Below is the online edition of In the Beginning: Compelling Evidence for Creation and the Flood,
by Dr. Walt Brown. Copyright © Center for Scientific Creation. All rights reserved.
Click here to order the hardbound 8th edition (2008) and other materials.
Figure 16: Metamorphosis. Many animals experience an amazing transformation that refutes evolution. One example is the monarch butterfly. As a two-week-old caterpillar (left), it builds a chrysalis around itself (center). Then its complex organs disintegrate. From an evolution perspective, this should cause the insect’s extinction—a thousand times over. Two weeks later, a beautiful butterfly emerges with different and even more remarkable capabilities (right).

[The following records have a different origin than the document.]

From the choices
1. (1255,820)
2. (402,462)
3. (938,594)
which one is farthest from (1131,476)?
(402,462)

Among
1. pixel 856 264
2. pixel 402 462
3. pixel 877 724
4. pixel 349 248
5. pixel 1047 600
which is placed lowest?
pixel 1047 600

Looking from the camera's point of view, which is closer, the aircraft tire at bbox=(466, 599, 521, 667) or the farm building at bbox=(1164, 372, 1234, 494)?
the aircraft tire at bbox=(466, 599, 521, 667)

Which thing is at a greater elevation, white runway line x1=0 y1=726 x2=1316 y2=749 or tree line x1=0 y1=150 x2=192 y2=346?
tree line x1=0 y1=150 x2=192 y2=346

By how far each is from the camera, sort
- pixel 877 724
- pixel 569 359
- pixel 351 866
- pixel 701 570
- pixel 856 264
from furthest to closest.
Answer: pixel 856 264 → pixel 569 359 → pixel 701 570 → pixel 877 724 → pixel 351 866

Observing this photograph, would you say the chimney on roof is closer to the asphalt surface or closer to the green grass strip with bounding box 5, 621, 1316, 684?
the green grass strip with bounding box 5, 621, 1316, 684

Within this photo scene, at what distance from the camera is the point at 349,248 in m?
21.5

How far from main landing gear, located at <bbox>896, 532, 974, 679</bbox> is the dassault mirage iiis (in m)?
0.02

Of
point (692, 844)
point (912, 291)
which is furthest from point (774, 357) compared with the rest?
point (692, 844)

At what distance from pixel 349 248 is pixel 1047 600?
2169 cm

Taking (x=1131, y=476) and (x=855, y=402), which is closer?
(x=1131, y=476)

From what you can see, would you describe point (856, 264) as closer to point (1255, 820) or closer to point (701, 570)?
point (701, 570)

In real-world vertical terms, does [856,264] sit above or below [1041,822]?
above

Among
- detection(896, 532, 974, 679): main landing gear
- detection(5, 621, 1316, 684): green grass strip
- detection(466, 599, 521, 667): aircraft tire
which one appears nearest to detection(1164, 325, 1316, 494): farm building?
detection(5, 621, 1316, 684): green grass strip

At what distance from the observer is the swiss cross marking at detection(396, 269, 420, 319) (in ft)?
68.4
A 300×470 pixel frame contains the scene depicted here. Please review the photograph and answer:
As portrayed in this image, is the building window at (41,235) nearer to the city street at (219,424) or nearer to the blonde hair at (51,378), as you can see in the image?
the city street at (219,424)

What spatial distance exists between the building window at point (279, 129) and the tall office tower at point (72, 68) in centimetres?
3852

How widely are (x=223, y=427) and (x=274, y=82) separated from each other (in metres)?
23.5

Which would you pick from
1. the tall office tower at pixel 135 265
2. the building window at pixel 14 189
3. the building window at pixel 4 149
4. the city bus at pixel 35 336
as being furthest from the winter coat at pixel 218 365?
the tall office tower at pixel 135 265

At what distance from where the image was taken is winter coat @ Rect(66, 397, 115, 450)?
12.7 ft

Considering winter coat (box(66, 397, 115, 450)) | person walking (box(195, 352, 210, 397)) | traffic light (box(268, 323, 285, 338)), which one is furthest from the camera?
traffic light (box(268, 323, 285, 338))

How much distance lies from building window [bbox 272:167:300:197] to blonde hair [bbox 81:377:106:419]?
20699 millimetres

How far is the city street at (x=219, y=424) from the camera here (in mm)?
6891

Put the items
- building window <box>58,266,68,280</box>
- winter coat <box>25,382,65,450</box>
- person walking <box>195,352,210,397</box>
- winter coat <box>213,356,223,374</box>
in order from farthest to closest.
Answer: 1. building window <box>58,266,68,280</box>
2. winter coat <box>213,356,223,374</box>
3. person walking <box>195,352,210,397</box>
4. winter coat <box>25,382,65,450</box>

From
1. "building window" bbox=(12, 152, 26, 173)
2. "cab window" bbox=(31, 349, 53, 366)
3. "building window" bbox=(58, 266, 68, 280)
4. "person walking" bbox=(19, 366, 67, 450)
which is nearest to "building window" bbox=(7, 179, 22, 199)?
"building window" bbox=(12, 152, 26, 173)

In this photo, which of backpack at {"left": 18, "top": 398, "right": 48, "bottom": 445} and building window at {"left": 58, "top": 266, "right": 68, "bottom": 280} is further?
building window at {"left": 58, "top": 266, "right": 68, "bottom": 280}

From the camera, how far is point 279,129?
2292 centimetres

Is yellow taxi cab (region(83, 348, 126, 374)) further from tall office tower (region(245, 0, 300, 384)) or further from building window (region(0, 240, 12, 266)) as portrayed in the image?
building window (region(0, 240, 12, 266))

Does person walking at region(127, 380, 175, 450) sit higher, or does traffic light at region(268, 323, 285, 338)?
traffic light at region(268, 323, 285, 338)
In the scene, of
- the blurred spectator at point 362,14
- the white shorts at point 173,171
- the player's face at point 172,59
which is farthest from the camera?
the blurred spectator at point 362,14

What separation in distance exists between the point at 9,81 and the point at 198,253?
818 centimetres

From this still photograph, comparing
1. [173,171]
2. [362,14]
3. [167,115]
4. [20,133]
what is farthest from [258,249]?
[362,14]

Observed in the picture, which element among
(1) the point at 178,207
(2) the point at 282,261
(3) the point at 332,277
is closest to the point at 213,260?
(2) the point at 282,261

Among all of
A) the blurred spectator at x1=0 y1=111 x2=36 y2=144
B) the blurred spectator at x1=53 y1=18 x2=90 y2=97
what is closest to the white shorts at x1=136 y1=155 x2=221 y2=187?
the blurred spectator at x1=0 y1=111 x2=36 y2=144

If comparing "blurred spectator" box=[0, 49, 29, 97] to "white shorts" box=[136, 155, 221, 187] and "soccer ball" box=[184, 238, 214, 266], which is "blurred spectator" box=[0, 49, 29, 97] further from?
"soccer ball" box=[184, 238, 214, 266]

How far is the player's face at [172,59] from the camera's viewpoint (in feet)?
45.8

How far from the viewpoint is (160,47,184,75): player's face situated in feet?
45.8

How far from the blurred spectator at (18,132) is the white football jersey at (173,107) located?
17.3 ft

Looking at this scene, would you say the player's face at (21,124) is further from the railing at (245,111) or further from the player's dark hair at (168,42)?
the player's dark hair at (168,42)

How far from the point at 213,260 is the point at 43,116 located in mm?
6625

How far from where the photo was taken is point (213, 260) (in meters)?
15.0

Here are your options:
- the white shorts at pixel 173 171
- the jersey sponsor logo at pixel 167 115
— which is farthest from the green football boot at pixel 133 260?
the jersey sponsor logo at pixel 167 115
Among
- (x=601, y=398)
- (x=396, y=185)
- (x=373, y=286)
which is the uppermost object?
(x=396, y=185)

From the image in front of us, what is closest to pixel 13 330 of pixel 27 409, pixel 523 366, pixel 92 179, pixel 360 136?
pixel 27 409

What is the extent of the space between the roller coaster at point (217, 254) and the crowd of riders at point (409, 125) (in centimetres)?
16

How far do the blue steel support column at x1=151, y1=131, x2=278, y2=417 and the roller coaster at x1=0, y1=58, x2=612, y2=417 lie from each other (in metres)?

Some people might believe that a complex machine, such as an automobile, evolved by natural processes, but if they saw that machine disintegrate and, two weeks later, reemerge as an airplane, only the most naive and unscientific would still believe that natural processes could produce such a marvelously designed automobile and airplane.
Most insects (87%) undergo complete metamorphosis. It begins when a larva (such as a caterpillar) builds a cocoon around itself. Then, its body inside disintegrates into a thick, pulplike liquid. Days, weeks, or months later, the adult insect emerges—one that is dramatically different (as shown in Table 1), amazingly capable, and often beautiful, such as a butterfly. Food, habitat, and behavior of the larva also differ drastically from those of the adult.
Evolution claims that:
Mutations slightly alter an organism’s genetic material, which later generations inherit. On rare occasions the alterations are beneficial, enabling those offspring to reproduce more of themselves and the improved genetic material. After many generations, dramatic changes—even new organs—accumulate.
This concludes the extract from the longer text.